**Work order:** Copy each of the records exactly.

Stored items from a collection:
------------------------------------
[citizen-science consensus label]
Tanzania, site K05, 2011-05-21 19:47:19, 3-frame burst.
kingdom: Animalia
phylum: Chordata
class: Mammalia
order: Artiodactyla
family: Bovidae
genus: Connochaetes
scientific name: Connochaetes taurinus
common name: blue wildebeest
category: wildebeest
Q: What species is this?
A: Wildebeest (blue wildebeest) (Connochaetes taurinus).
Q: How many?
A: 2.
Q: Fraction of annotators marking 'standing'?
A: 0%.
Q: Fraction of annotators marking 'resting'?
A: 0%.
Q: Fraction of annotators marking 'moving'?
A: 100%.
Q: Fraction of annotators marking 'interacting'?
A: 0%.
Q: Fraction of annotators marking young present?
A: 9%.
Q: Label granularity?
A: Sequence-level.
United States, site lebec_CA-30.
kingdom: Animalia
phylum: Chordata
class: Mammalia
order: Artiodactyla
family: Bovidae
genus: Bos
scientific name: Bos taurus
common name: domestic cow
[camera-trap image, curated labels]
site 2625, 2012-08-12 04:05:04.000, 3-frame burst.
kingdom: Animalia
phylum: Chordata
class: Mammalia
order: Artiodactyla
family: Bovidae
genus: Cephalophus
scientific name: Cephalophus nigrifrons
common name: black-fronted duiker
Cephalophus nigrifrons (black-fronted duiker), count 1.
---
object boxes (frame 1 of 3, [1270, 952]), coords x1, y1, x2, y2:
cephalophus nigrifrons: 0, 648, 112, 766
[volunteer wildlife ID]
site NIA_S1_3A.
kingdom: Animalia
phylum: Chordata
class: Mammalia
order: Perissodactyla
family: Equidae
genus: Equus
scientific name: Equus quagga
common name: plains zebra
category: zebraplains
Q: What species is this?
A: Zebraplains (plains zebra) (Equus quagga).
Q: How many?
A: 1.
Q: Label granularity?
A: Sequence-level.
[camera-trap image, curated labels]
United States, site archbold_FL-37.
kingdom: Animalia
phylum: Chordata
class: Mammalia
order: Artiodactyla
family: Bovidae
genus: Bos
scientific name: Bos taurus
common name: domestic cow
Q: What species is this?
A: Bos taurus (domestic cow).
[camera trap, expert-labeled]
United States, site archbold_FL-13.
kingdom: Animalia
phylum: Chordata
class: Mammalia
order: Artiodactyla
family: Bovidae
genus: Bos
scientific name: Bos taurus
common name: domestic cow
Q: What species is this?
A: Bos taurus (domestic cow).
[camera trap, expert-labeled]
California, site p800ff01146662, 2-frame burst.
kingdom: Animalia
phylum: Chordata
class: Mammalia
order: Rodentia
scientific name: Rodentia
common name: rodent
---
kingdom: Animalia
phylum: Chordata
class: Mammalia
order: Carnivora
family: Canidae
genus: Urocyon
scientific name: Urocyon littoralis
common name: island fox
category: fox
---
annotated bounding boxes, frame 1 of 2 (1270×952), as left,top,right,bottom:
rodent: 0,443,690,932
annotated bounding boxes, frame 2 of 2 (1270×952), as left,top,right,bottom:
------------------------------------
**Reply to the task:**
[citizen-science consensus label]
Tanzania, site K05, 2011-05-21 19:47:19, 3-frame burst.
kingdom: Animalia
phylum: Chordata
class: Mammalia
order: Artiodactyla
family: Bovidae
genus: Connochaetes
scientific name: Connochaetes taurinus
common name: blue wildebeest
category: wildebeest
Q: What species is this?
A: Wildebeest (blue wildebeest) (Connochaetes taurinus).
Q: How many?
A: 2.
Q: Fraction of annotators marking 'standing'?
A: 0%.
Q: Fraction of annotators marking 'resting'?
A: 0%.
Q: Fraction of annotators marking 'moving'?
A: 100%.
Q: Fraction of annotators marking 'interacting'?
A: 0%.
Q: Fraction of annotators marking young present?
A: 9%.
Q: Label granularity?
A: Sequence-level.
United States, site lebec_CA-30.
kingdom: Animalia
phylum: Chordata
class: Mammalia
order: Artiodactyla
family: Bovidae
genus: Bos
scientific name: Bos taurus
common name: domestic cow
[camera-trap image, curated labels]
site 2625, 2012-08-12 04:05:04.000, 3-frame burst.
kingdom: Animalia
phylum: Chordata
class: Mammalia
order: Artiodactyla
family: Bovidae
genus: Cephalophus
scientific name: Cephalophus nigrifrons
common name: black-fronted duiker
Cephalophus nigrifrons (black-fronted duiker), count 1.
---
object boxes (frame 1 of 3, [1270, 952]), coords x1, y1, x2, y2:
cephalophus nigrifrons: 0, 648, 112, 766
[volunteer wildlife ID]
site NIA_S1_3A.
kingdom: Animalia
phylum: Chordata
class: Mammalia
order: Perissodactyla
family: Equidae
genus: Equus
scientific name: Equus quagga
common name: plains zebra
category: zebraplains
Q: What species is this?
A: Zebraplains (plains zebra) (Equus quagga).
Q: How many?
A: 1.
Q: Label granularity?
A: Sequence-level.
[camera-trap image, curated labels]
United States, site archbold_FL-37.
kingdom: Animalia
phylum: Chordata
class: Mammalia
order: Artiodactyla
family: Bovidae
genus: Bos
scientific name: Bos taurus
common name: domestic cow
Q: What species is this?
A: Bos taurus (domestic cow).
[camera trap, expert-labeled]
United States, site archbold_FL-13.
kingdom: Animalia
phylum: Chordata
class: Mammalia
order: Artiodactyla
family: Bovidae
genus: Bos
scientific name: Bos taurus
common name: domestic cow
Q: What species is this?
A: Bos taurus (domestic cow).
[camera trap, expert-labeled]
California, site p800ff01146662, 2-frame burst.
kingdom: Animalia
phylum: Chordata
class: Mammalia
order: Rodentia
scientific name: Rodentia
common name: rodent
---
kingdom: Animalia
phylum: Chordata
class: Mammalia
order: Carnivora
family: Canidae
genus: Urocyon
scientific name: Urocyon littoralis
common name: island fox
category: fox
---
annotated bounding boxes, frame 1 of 2 (1270×952), as left,top,right,bottom:
rodent: 0,443,690,932
annotated bounding boxes, frame 2 of 2 (1270×952), as left,top,right,bottom:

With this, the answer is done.